I am trying to make a parser calculator in Python using PLY. I began with some PLY example code and worked my way from there. What I am trying to add is functionality for continuing calculations on the previous result. So if you type '4 + 5' the result is 9. If you then type '* 2 - 3', the new result should be 15, but with my code it is -9 because it parses '2 - 3' first, when it should parse '9 * 2' first.

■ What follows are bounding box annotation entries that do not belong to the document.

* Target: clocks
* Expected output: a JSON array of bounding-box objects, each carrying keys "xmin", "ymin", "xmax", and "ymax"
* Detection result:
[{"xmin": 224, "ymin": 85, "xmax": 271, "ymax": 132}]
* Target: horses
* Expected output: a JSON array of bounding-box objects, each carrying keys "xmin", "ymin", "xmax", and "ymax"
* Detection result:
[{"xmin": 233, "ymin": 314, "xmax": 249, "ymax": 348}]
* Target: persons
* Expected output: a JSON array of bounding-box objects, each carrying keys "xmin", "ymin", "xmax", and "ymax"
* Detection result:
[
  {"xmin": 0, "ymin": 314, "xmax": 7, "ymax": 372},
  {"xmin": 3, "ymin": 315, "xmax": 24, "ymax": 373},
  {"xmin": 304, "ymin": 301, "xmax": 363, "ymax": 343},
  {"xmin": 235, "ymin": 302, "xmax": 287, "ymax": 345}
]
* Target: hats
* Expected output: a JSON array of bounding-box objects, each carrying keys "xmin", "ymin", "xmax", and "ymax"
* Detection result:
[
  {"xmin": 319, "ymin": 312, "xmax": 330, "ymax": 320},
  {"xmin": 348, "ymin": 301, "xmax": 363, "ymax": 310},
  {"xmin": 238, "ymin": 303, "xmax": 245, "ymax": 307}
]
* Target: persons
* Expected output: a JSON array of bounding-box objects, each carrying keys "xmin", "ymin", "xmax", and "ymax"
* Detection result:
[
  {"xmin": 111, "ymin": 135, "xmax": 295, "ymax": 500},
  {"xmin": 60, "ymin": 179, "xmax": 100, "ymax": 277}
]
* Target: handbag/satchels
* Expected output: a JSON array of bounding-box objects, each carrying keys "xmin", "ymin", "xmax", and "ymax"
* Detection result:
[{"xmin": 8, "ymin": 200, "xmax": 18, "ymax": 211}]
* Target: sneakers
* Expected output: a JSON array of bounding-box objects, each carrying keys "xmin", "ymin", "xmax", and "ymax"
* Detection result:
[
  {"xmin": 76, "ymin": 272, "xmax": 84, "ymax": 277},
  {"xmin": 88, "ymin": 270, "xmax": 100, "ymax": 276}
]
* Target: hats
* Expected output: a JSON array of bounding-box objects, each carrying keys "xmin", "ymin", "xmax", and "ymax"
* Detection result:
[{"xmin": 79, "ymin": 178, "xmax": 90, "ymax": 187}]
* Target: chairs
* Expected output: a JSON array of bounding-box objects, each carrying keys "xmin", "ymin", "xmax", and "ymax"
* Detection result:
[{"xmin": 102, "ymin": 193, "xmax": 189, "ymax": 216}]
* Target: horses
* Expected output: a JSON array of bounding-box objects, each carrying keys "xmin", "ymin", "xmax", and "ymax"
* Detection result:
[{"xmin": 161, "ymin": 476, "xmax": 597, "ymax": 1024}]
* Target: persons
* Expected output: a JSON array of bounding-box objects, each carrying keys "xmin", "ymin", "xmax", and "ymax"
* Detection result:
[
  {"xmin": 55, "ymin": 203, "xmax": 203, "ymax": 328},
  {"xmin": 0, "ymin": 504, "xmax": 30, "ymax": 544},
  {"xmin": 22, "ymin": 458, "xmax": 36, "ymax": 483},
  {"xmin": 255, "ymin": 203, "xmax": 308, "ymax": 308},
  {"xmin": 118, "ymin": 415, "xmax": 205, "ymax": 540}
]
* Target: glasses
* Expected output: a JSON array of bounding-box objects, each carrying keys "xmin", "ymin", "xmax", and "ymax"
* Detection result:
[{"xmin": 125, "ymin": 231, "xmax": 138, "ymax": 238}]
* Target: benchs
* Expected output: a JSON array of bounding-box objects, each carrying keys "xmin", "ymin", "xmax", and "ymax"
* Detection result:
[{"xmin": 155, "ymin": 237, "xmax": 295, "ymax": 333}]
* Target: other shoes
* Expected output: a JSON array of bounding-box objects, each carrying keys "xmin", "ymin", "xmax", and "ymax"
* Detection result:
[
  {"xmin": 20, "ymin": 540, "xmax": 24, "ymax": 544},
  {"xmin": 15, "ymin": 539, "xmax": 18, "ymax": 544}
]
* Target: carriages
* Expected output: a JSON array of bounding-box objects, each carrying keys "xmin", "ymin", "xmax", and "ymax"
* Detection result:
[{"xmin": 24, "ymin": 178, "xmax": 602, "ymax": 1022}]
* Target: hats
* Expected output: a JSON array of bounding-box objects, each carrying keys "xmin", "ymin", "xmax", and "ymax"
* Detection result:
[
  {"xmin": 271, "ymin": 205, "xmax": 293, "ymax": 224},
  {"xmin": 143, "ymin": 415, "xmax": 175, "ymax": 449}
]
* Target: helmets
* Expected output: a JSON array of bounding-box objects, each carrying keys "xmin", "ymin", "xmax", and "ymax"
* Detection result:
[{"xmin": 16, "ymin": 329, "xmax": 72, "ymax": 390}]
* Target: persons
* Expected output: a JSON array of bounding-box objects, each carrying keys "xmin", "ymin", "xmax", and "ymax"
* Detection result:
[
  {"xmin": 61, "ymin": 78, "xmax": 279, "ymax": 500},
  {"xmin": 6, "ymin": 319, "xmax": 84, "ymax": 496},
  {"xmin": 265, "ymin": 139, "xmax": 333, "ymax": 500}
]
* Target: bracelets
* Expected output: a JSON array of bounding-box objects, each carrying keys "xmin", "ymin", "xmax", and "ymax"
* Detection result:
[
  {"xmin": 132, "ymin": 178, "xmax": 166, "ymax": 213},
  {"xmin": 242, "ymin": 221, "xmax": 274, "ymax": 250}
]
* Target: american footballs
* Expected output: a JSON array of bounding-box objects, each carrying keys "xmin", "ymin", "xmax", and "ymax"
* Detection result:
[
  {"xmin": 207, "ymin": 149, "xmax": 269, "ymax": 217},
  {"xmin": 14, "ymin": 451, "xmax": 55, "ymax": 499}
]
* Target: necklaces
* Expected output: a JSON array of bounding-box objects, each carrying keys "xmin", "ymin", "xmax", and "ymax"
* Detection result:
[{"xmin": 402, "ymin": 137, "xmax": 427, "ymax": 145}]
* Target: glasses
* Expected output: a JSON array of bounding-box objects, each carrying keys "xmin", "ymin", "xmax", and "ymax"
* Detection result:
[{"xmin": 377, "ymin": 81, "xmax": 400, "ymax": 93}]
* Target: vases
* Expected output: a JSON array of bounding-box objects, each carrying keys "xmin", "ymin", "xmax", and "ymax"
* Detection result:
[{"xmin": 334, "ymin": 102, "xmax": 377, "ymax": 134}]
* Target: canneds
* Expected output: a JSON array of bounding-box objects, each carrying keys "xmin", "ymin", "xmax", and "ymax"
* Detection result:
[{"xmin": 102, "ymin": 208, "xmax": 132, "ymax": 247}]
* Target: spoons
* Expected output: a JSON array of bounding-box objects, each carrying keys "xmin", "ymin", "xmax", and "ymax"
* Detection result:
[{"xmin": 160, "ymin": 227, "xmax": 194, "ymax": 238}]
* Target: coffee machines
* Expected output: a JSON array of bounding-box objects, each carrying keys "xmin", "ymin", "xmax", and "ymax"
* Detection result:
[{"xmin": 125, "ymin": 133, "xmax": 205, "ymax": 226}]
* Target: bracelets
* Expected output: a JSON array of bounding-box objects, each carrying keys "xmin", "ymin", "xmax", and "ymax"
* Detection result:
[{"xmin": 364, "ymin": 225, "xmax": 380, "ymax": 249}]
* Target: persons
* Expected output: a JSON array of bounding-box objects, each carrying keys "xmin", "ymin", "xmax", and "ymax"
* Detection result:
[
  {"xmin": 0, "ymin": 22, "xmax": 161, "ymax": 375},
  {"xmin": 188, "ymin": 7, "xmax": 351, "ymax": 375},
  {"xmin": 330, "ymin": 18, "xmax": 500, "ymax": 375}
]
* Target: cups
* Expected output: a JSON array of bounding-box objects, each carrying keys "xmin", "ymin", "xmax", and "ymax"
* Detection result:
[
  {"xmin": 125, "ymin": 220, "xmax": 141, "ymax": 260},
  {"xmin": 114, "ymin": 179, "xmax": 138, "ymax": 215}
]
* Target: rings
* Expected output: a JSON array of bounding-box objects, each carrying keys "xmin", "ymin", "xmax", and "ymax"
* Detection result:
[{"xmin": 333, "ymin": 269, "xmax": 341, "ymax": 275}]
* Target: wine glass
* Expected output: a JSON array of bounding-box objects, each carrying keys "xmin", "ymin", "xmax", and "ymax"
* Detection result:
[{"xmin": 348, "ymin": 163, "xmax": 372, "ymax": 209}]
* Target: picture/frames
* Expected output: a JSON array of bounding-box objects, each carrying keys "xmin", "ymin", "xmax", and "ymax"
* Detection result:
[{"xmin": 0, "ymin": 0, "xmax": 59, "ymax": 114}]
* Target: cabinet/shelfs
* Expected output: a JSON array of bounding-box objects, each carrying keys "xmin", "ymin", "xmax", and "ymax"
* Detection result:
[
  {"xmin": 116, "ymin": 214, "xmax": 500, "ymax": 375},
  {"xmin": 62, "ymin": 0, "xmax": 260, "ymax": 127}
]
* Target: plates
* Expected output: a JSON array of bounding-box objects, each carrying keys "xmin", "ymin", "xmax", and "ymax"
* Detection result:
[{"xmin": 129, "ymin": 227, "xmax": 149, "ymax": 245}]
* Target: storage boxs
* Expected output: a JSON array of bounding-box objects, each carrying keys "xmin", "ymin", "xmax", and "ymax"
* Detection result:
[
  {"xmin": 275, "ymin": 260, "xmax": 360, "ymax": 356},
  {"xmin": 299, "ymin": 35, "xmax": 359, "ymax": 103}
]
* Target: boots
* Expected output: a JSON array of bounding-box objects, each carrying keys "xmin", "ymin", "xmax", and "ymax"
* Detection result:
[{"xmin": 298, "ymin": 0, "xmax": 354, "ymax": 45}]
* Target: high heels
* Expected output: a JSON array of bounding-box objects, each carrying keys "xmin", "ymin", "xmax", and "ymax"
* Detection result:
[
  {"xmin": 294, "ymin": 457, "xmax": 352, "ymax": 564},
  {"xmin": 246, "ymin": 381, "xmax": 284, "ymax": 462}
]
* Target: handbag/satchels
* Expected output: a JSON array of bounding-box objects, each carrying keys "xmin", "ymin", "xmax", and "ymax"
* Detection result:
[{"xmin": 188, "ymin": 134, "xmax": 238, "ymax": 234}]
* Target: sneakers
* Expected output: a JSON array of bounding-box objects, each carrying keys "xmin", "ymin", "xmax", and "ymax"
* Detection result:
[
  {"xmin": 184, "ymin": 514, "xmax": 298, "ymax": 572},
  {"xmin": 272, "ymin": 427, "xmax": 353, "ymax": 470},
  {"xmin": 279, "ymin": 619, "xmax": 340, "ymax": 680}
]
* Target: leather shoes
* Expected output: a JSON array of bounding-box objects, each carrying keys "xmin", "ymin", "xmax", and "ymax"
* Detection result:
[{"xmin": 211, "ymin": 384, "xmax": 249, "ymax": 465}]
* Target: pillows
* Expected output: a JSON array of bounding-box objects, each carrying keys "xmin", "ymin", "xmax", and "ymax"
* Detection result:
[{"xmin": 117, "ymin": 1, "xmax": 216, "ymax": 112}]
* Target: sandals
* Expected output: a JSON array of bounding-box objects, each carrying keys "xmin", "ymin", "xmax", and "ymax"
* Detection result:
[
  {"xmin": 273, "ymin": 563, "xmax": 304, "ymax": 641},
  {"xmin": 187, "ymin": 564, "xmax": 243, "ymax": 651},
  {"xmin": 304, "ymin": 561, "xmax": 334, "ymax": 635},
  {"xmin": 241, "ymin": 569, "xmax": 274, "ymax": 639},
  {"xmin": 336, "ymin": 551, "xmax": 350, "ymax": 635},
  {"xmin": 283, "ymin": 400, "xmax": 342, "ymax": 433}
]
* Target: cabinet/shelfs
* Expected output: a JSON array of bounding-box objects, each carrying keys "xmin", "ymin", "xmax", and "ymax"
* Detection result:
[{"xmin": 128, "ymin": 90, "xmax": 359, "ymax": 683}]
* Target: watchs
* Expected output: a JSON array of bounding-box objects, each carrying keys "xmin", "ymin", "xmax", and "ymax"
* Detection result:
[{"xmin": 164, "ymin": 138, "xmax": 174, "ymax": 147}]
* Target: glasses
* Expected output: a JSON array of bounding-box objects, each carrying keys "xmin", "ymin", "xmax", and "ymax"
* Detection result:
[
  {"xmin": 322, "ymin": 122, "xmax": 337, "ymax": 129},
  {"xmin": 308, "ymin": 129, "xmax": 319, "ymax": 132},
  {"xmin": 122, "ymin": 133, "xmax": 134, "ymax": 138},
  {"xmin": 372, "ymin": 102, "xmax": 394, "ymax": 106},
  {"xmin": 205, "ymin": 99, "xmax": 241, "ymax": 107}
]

This issue occurs when I use multiplication or division as the first operator when doing a calculation with the previous result.
As shown in my code excerpt I tried giving precedence to the expressions that used the previous result, but I still have the same problem.
'r' is a variable which stores the previous result.
tokens = (
'NUMBER',
)
literals = ['=', '+', '-', '*', '/', '(', ')']
precedence = (
('left', '+', '-'),
('right', 'RADD', 'RSUB'),
('left', '*', '/'),
('right', 'RMUL', 'RDIV'),
('right', 'UMINUS'),
)
def p_statement_expr(p):
'statement : expression'
p[0] = p[1]
def p_expression_binop(p):
'''expression : expression '+' expression
| expression '-' expression
| expression '*' expression
| expression '/' expression'''
if p[2] == '+':
p[0] = p[1] + p[3]
elif p[2] == '-':
p[0] = p[1] - p[3]
elif p[2] == '*':
p[0] = p[1] * p[3]
elif p[2] == '/':
p[0] = p[1] / p[3]
def p_expression_cont(p):
'''statement : '+' expression %prec RADD
| '-' expression %prec RSUB
| '*' expression %prec RMUL
| '/' expression %prec RDIV '''
if p[1] == '+':
p[0] = r + p[2]
elif p[1] == '-':
p[0] = r - p[2]
elif p[1] == '*':
p[0] = r * p[2]
elif p[1] == '/':
p[0] = r / p[2]
def p_expression_uminus(p):
"expression : '(' '-' expression ')' %prec UMINUS"
def p_expression_group(p):
"expression : '(' expression ')'"
p[0] = p[2]
def p_expression_number(p):
"expression : NUMBER"
p[0] = p[1]
I also attempted to change the grammar to
p_expression_cont(p):
'''expression : '+' expression %prec MORADD
| '-' expression %prec MORSUB
| '*' expression %prec MORMUL
| '/' expression %prec MORDIV '''
which solved my initial issue, but now something like '++-*++/23' is parsable, which I obviously do not want. How do I modify my grammar so that I get the correct calculations when using the previous result?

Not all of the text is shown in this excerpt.